→ **PROBLEM 1**:
Transcribe the records verbatim, from the line containing "Order by camera" through the final line of the records, including both of those lines.

-------

APPEAL from the Circuit Court of Lake County; the Hon. ROBERT
K. McQUEEN, Judge, presiding.
PRESIDING JUSTICE SEIDENFELD DELIVERED THE OPINION OF THE COURT:
The Village of Round Lake Beach, by four of its trustees, sought a declaratory judgment that Rodney Brenner, the mayor of the village, lacked the authority to appoint Peter L. Dakuras as temporary successor to the office of chief of police without the advice and consent of the board of trustees of the village. The village also sought a temporary restraining order and a preliminary injunction. The mayor counterclaimed requesting a declaratory judgment that he had the power of temporary appointment and that the board had no authority to amend an ordinance so as to deprive him of that power. The temporary restraining order against the mayor was subsequently dissolved. Preliminary injunctive relief was denied. The court further restrained the board of trustees from amending the ordinance governing appointment of any village officer. The village appeals.
We first consider the motion of the defendants to dismiss the appeal, which we have taken with the case. The mayor and Dakuras contend principally that the appeal is premature because the motion to dismiss the complaint for declaratory judgment for failure to state a cause of action remains pending in the trial court so that the merits have not been determined. We deny the motion. The trial court's order of December 24, 1981, which dissolved the temporary restraining order and also denied the plaintiffs' motion for a preliminary injunction was based on the recited finding "that the Defendant Brenner lawfully appointed Defendant Dakuras to the office of Temporary Chief of Police on December 2, 1981." The order dated December 31, 1981, which enjoined the village board from enacting any ordinance which would remove the power of the mayor to appoint recited that it came on for hearing on the countercomplaint for declaratory judgment which both parties had agreed to have proceed to hearing on December 24; confirmed its previous finding that the village was not a commission form of government and not a home rule unit, that the chief of police is a village officer; found that the only form of municipal government which authorized the city council or the board of trustees of the village to exercise the powers of appointment and removal is the commission form; noted that the board had sought to remove the power to appoint from the mayor and was planning to override the mayor's veto of that ordinance and enjoined the board from enacting any such ordinance.

-------

→ **PROBLEM 2**:
Go on with the opinion on the Round Lake Beach police chief appointment from the point where it stops.

→ **GIVEN DATA**:
-------

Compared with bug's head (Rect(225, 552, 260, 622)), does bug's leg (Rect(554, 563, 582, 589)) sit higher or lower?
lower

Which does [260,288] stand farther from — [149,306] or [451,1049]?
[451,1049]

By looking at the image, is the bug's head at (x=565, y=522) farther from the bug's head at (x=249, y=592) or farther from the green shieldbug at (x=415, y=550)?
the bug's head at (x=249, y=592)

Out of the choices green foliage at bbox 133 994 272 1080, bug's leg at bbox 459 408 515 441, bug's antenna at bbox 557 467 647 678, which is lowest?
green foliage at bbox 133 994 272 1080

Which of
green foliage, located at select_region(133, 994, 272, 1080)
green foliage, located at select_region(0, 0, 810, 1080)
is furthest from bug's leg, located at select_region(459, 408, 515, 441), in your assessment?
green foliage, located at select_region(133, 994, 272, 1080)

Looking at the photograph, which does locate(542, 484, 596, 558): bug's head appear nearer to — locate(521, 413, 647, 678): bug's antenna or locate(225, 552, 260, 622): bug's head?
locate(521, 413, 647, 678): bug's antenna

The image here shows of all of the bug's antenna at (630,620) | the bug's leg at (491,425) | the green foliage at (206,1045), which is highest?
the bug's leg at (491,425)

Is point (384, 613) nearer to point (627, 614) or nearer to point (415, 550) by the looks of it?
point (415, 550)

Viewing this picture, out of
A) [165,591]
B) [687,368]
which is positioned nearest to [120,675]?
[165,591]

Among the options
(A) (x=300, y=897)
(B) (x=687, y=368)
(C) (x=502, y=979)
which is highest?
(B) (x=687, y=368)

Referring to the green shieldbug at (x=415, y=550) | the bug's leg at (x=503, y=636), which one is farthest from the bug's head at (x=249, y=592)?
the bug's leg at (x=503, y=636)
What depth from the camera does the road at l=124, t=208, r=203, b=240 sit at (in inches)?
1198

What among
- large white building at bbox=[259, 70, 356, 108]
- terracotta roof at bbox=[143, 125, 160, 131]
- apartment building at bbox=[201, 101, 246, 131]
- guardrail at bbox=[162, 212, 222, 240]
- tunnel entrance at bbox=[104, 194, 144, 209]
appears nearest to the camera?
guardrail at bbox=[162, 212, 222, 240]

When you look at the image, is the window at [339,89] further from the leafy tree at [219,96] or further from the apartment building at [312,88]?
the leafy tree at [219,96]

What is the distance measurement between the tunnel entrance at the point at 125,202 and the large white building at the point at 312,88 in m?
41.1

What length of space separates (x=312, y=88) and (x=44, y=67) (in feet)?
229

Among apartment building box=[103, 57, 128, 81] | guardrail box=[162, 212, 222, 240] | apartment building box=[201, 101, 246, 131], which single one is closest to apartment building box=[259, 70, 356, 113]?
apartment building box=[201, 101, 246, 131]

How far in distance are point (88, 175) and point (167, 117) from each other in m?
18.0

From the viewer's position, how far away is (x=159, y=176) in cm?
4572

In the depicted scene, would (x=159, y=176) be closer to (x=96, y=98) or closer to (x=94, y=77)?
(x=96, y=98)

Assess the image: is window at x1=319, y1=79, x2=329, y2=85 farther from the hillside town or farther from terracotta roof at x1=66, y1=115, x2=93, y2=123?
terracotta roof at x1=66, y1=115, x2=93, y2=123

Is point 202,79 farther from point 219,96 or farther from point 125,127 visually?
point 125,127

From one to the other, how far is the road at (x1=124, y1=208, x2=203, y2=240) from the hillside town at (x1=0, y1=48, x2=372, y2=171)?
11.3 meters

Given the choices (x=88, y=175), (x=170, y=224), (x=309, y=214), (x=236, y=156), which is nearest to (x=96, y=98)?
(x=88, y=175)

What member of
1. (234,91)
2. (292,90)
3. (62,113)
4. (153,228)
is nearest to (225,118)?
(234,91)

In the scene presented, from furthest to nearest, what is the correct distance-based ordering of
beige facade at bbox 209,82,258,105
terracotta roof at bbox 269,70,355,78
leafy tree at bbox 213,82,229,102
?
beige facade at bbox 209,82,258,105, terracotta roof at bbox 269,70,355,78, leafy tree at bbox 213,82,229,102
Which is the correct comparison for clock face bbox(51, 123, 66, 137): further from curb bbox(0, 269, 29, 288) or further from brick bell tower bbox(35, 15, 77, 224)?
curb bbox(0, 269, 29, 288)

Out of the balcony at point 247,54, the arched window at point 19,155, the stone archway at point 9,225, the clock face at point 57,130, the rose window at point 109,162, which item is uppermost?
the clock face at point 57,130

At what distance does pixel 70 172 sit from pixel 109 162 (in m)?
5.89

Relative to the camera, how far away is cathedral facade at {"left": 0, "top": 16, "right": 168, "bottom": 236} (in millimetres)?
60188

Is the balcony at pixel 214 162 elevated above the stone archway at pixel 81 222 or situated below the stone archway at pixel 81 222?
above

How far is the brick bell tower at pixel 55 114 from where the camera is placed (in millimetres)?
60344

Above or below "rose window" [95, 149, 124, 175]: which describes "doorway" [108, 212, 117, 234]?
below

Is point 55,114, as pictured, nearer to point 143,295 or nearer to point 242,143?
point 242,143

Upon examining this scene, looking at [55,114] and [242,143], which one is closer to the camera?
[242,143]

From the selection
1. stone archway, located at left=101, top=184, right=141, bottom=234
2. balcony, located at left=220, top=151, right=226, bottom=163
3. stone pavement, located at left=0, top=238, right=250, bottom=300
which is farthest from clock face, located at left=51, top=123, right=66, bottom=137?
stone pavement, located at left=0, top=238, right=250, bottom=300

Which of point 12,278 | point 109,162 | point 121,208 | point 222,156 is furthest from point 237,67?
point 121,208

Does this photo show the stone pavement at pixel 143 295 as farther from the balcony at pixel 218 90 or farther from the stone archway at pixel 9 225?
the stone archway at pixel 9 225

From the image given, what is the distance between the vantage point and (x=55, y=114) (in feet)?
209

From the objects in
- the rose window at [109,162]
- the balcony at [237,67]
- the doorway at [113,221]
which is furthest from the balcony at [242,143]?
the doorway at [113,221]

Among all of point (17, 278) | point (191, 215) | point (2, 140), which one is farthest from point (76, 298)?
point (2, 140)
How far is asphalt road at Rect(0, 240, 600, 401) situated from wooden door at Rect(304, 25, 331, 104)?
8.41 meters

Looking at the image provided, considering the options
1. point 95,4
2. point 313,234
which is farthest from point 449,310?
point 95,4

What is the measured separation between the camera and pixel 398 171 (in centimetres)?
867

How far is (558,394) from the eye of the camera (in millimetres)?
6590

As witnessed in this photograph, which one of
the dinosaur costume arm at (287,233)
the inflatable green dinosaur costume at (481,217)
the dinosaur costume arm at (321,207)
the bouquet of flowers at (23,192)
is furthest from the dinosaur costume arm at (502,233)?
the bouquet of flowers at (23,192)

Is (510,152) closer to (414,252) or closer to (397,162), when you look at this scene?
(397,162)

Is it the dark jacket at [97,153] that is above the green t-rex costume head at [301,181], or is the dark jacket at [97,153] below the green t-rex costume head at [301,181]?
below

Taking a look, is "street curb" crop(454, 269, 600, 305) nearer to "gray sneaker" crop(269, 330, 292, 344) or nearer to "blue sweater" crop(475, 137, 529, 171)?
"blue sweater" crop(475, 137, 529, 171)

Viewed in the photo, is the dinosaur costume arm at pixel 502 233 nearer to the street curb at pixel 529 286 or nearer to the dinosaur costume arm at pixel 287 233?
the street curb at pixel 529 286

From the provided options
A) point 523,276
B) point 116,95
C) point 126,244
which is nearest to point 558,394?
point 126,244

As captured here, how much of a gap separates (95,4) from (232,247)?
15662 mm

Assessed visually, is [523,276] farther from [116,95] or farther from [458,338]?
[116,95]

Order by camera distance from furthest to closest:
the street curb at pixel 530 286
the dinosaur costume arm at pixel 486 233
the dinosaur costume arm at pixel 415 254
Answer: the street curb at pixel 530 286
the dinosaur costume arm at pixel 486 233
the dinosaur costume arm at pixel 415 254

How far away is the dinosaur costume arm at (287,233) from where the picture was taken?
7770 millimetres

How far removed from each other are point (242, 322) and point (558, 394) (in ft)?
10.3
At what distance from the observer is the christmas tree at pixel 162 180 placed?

-------

→ **EXERCISE RESULT 1**:
Order by camera distance from furthest to closest:
the street curb at pixel 530 286
the dinosaur costume arm at pixel 486 233
the dinosaur costume arm at pixel 415 254
Answer: the street curb at pixel 530 286
the dinosaur costume arm at pixel 486 233
the dinosaur costume arm at pixel 415 254

How far away is the dinosaur costume arm at (287,233) from where the picture was taken?
7770 millimetres

How far removed from each other are point (242, 322) and point (558, 394) (in ft)?
10.3
At what distance from the observer is the christmas tree at pixel 162 180 placed?

→ **EXERCISE RESULT 2**:
• 1 The test applied to whether litigation has been terminated in the trial court is one of substance, not mere form. (People ex rel. Pollution Control Board v. Fry Roofing Co. (1972), 4 Ill. App.3d 675, 678.) We conclude that the trial court did reach the merits of the declaratory judgment action filed by the village by ruling on the legal questions which were raised in the defendants' counterclaim for declaratory judgment. This ruling disposes of all of the grounds raised in the motion to dismiss. There are no remaining factual issues pending in the trial court and the December 31 order ruled on the issue as a question of law involving the construction of the applicable statutes. The trial court's orders had the effect of disposing of the entire controversy on its merits and we will therefore proceed to review the cause.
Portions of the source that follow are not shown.